--- STORED RECORDS ---

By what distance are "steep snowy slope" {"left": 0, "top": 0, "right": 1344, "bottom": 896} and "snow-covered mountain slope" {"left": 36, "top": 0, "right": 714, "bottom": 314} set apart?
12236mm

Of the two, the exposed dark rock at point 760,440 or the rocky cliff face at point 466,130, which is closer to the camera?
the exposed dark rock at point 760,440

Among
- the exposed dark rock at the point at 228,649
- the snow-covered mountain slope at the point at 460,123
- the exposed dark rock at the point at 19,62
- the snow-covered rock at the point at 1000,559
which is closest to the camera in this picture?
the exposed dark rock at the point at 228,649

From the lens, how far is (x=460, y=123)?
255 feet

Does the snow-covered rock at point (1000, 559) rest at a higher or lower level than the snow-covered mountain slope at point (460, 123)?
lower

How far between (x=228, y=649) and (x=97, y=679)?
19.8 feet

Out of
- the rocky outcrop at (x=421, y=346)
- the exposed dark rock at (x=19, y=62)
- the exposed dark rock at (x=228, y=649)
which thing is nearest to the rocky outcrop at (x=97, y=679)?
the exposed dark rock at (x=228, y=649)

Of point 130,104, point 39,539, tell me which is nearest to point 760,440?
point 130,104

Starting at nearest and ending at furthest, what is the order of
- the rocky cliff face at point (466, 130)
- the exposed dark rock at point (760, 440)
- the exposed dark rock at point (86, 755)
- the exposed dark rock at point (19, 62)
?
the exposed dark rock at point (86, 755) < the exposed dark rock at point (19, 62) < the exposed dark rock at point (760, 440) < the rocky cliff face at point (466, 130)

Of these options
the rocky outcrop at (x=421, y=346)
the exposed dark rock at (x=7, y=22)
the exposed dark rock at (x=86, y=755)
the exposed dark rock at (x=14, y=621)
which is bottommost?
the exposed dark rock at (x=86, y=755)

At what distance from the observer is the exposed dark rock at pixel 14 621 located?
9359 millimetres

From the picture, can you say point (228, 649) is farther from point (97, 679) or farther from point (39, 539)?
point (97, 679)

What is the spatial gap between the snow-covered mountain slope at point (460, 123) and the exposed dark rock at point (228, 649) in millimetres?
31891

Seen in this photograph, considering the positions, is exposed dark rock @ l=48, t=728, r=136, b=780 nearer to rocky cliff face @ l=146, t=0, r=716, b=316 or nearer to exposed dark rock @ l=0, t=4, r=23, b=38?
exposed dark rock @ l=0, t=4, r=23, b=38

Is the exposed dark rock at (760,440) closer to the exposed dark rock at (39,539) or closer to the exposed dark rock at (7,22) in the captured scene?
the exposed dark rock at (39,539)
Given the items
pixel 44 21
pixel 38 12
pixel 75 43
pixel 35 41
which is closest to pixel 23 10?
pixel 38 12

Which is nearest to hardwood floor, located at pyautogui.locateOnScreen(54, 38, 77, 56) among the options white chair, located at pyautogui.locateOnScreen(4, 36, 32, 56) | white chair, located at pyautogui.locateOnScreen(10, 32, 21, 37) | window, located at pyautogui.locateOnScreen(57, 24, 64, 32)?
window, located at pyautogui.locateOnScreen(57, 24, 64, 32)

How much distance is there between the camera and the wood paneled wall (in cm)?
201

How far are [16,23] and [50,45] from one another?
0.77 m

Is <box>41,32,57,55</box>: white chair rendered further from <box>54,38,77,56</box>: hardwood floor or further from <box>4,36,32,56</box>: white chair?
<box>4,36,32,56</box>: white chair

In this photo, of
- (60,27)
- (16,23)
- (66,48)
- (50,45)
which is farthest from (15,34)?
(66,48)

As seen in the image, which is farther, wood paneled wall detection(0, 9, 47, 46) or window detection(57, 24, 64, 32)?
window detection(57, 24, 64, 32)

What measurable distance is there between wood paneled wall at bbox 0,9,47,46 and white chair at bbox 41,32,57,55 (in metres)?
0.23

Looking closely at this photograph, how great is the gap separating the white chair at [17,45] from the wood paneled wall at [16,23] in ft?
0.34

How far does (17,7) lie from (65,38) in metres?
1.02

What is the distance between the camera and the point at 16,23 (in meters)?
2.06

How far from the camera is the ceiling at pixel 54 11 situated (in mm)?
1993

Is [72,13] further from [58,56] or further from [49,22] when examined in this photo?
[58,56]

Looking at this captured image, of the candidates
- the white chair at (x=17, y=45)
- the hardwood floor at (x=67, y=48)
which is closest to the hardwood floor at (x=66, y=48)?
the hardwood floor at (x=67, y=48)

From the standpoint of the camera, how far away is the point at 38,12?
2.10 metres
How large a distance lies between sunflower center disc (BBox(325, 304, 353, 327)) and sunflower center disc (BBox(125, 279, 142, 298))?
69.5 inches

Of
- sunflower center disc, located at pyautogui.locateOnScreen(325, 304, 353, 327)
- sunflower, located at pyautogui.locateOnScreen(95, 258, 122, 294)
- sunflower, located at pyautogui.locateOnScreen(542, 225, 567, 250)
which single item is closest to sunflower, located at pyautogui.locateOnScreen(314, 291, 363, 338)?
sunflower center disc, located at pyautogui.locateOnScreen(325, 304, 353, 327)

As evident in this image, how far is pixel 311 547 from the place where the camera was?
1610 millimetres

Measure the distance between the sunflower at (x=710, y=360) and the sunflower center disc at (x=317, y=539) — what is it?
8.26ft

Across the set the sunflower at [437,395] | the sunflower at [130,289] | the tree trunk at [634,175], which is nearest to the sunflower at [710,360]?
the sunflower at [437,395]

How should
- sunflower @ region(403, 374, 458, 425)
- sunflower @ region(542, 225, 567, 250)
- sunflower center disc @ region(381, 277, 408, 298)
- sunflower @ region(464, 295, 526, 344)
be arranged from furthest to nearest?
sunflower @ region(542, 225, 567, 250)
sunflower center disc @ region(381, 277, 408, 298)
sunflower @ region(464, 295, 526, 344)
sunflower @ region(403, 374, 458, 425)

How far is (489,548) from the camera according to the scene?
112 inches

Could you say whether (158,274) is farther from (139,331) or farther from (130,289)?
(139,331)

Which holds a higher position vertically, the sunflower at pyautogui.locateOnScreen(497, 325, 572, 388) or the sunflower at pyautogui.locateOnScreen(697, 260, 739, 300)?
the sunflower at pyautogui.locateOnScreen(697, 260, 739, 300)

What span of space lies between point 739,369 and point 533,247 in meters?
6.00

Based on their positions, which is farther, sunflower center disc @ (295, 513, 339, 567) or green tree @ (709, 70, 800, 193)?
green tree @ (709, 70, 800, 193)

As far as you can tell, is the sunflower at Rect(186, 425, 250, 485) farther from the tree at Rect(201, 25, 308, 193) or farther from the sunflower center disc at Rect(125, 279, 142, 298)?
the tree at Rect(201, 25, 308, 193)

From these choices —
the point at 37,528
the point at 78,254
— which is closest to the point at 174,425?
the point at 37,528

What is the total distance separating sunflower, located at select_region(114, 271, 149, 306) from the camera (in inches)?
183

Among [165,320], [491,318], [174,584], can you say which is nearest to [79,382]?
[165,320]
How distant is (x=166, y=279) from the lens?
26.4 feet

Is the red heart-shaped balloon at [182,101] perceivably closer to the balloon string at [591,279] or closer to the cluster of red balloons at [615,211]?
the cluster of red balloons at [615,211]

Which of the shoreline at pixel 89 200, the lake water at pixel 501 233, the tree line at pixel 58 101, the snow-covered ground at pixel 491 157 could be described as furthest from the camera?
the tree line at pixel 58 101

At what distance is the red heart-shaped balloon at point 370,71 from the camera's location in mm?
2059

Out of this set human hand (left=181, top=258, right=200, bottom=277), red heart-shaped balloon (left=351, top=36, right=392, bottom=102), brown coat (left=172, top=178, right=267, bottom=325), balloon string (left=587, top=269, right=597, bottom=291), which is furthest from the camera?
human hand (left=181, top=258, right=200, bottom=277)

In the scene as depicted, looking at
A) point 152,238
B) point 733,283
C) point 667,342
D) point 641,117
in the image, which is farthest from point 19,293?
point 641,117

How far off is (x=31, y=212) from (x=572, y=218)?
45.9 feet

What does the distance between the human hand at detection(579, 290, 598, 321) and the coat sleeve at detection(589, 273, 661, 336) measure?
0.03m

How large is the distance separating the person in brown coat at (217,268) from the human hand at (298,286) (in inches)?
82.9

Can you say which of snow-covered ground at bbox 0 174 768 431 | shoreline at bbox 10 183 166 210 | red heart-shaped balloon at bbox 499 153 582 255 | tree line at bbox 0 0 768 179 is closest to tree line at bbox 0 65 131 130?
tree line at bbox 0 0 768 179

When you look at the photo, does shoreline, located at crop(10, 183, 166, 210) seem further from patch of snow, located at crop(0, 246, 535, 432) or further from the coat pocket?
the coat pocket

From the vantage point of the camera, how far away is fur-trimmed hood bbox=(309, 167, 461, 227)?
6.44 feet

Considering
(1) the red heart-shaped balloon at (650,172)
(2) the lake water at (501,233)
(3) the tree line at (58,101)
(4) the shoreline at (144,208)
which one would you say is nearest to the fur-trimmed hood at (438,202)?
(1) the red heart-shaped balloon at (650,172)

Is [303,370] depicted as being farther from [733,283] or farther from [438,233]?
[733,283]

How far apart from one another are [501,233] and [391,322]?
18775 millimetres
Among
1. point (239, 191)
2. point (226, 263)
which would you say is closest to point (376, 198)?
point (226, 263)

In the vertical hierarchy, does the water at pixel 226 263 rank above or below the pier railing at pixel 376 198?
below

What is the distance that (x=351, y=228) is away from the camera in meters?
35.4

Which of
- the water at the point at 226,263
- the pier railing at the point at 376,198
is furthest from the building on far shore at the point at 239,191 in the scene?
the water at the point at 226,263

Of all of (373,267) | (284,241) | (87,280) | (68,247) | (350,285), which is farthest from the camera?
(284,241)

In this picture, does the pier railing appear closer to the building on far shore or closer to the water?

---

→ SHORT PROBLEM: Everything from the line containing "What does the" to the end of the data above should be quoted exactly, please, both ends included, and nothing outside that span.

→ ANSWER TO THIS TASK:
What does the distance between the human hand at detection(579, 290, 598, 321) and the coat sleeve at detection(589, 273, 661, 336) measure?
0.03m

How large is the distance separating the person in brown coat at (217,268) from the human hand at (298,286) (in inches)?
82.9

Can you say which of snow-covered ground at bbox 0 174 768 431 | shoreline at bbox 10 183 166 210 | red heart-shaped balloon at bbox 499 153 582 255 | tree line at bbox 0 0 768 179 is closest to tree line at bbox 0 65 131 130?
tree line at bbox 0 0 768 179

When you look at the photo, does shoreline, located at crop(10, 183, 166, 210) seem further from patch of snow, located at crop(0, 246, 535, 432) or further from the coat pocket?
the coat pocket

From the vantage point of the camera, how far away is fur-trimmed hood bbox=(309, 167, 461, 227)?
6.44 feet

Considering
(1) the red heart-shaped balloon at (650,172)
(2) the lake water at (501,233)
(3) the tree line at (58,101)
(4) the shoreline at (144,208)
which one would you say is nearest to the fur-trimmed hood at (438,202)?
(1) the red heart-shaped balloon at (650,172)

Is [303,370] depicted as being farther from [733,283] or farther from [438,233]?
[733,283]

How far apart from one another are [501,233] and [391,322]?
18775 millimetres
Among
1. point (239, 191)
2. point (226, 263)
which would you say is closest to point (376, 198)?
point (226, 263)

In the vertical hierarchy, does the water at pixel 226 263 rank above or below the pier railing at pixel 376 198?
below

What is the distance that (x=351, y=228) is away from the camera in meters?
35.4

Which of
- the water at the point at 226,263
- the pier railing at the point at 376,198
is furthest from the building on far shore at the point at 239,191 in the scene?
the water at the point at 226,263

Of all of (373,267) | (284,241) | (87,280) | (68,247) | (350,285), which is farthest from the camera?
(284,241)

In this picture, does the pier railing appear closer to the building on far shore or closer to the water?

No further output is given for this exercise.